`sidekiq_queueing` apdex violation
Summary
Section titled “Summary”This alert is triggered when jobs are being picked up by a Sidekiq-worker later than the target set based on the urgency of a worker.
high
-urgency workloads need to start execution 5s after schedulinglow
-urgency workloads need to start execution 5m after scheduling
An alert will fire if more than 0.1% of jobs don’t start within their set target.
Debugging
Section titled “Debugging”- Check inflight workers for a specific shard: https://dashboards.gitlab.net/d/sidekiq-shard-detail/sidekiq3a-shard-detail?orgId=1&viewPanel=11
- A specific worker might be running a large amount of jobs.
- Check started jobs for a specific queue: https://log.gprd.gitlab.net/app/r/s/v28cQ
- A specific worker might be enqueing a lot of jobs.
- Latency of job duration: https://log.gprd.gitlab.net/app/r/s/oZnYz
- We might be finishing jobs slower, so we get queue build up.

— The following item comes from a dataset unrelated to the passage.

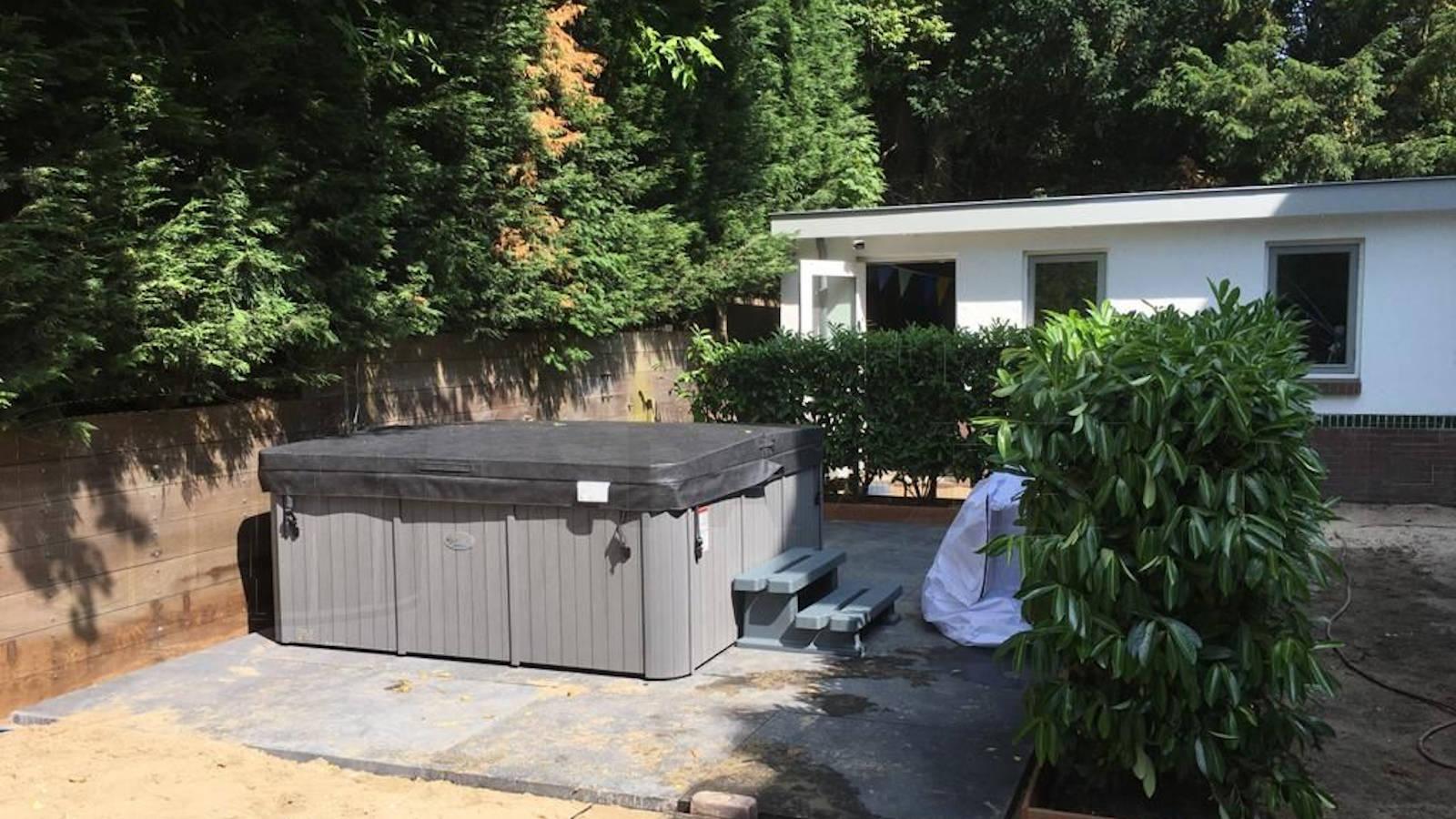 Plaatsing van een Maxicuzzi Paradiso spa in Overveen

- Throughput: https://dashboards.gitlab.net/d/sidekiq-shard-detail/sidekiq3a-shard-detail?orgId=1&var-PROMETHEUS_DS=mimir-gitlab-gprd&var-environment=gprd&var-stage=main&var-shard=catchall&viewPanel=panel-17&from=now-6h/m&to=now/m&timezone=utc
- If there is a sharp drop of a specific worker it might have slowed down.
- If there is a sharp increase of a speicific worker it’s saturating the queue.
Resolution
Section titled “Resolution”Increase Capacity
Section titled “Increase Capacity”You can increase the maxReplicas
for the specific shard.
Things to keep in mind:
- If we run more concurrent jobs it might add more pressure to downstream services (Database, Gitaly, Redis)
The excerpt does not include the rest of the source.